Swarupa Rani Chiliveri et al. Carbohydr Polym. .

Abstract

An extracellular pectate lyase was purified and characterized from a UV mutant of Bacillus tequilensis SV11. Purification resulted in a 16.2-fold improvement in the enzyme specific activity, with approximately 40.2% yield. SDS-PAGE showed that the enzyme had two subunits with molecular masses of 135 ± 2 and 43 ± 2 kDa. Further, MALDI-TOF MS experiments revealed that the mass spectrum of the second peptide significantly (91% score) matched with the unsaturated rhamnogalacturonyl hydrolase YteR OS-Bacillus subtilis (strain 168) by 27% sequence coverage, nominal mass 43,231 Da, and PI 5.91. The enzyme was optimally active at 60 °C, pH 9. Km and Vmax of the purified pectate lyase was found to be 1.220 mg/mL and 1773 U/mL, respectively.

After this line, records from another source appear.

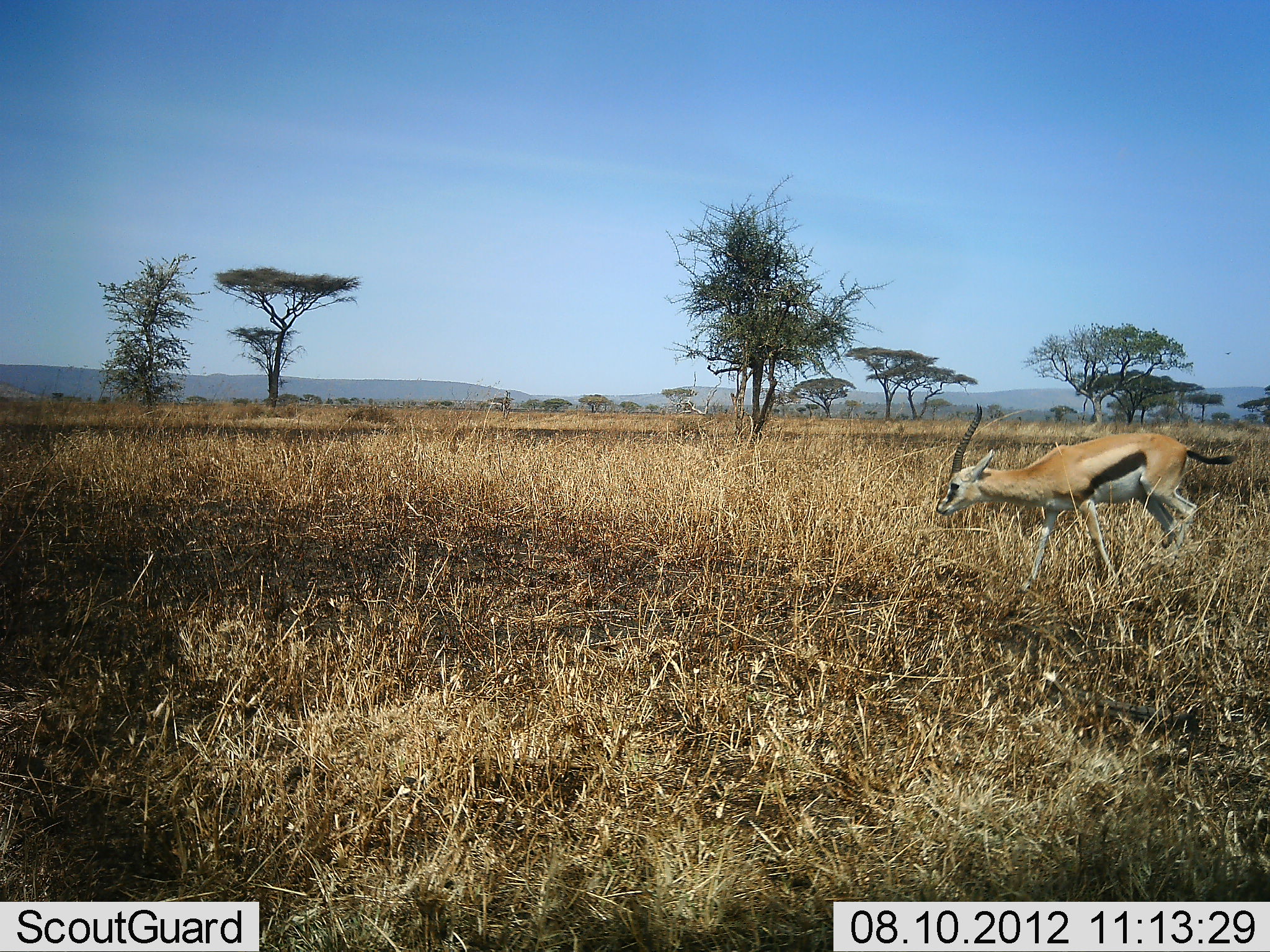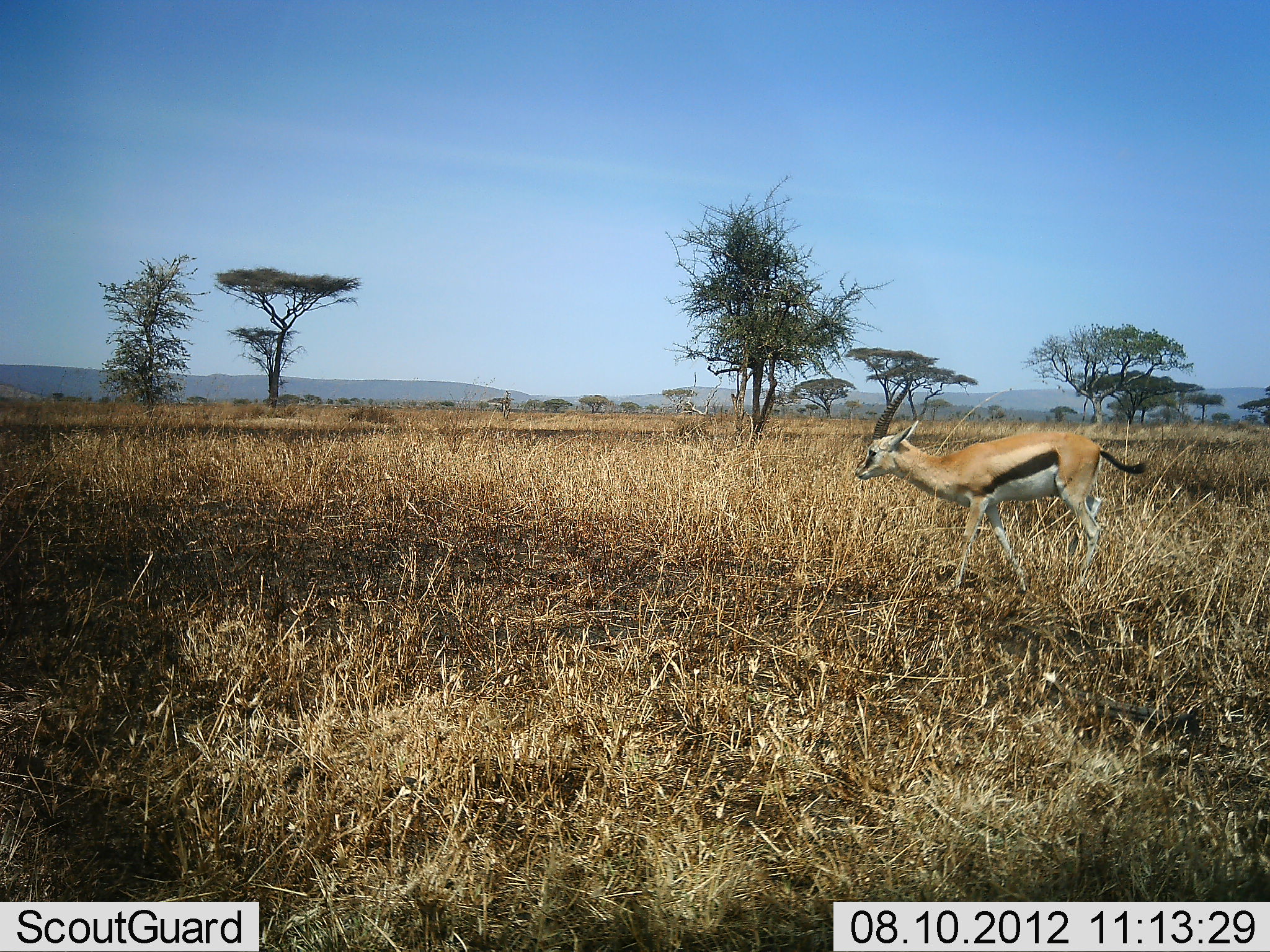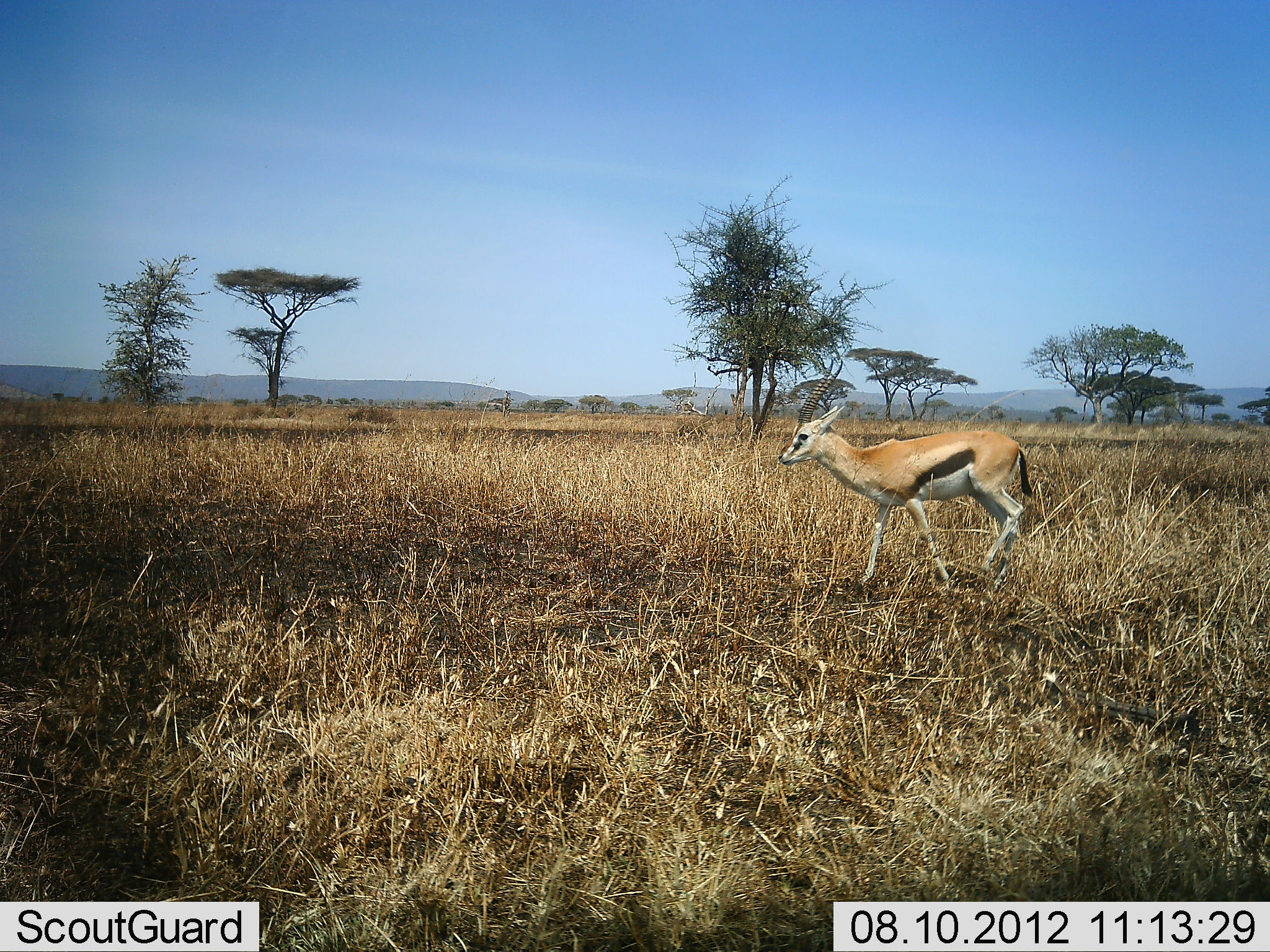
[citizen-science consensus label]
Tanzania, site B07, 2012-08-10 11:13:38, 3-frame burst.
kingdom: Animalia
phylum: Chordata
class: Mammalia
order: Artiodactyla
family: Bovidae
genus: Eudorcas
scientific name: Eudorcas thomsonii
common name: thomson's gazelle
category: gazellethomsons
Gazellethomsons (thomson's gazelle) (Eudorcas thomsonii), count 1. Behavior (volunteer vote fractions): standing 0%, resting 0%, moving 100%, interacting 0%. Young present (vote fraction): 0%. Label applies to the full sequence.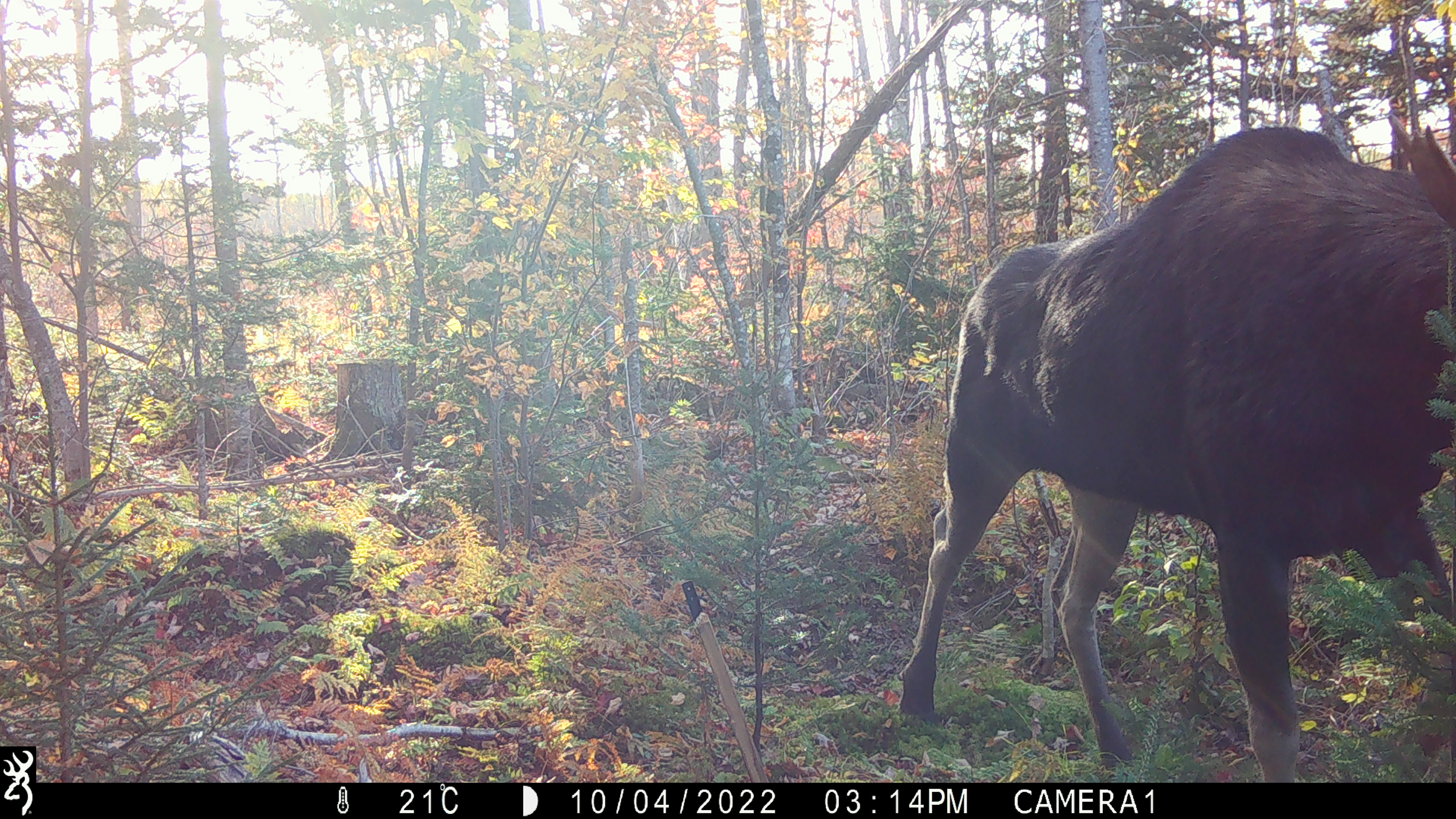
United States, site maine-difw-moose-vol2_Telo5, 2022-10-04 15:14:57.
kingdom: Animalia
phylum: Chordata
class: Mammalia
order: Artiodactyla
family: Cervidae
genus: Alces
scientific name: Alces alces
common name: moose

The enzyme was studied for its applicability in bioscouring and found to be efficient in the removal of 97.91% pectin of cotton fabric when compared with alkali-treated fabric.

Keywords: Bacillus; Bioscouring; MALDI-TOF; Pectate lyase; Pectin; Pectin (PubChem CID: 11883891); Polygalacturonic acid (PubChem CID: 445929); Ruthenium red (PubChem CID: 9548875); Sodium dodecyl sulfate (PubChem CID: 3423265); α-Cyano-4-hydroxy cinnamic acid (PubChem CID: 9794103).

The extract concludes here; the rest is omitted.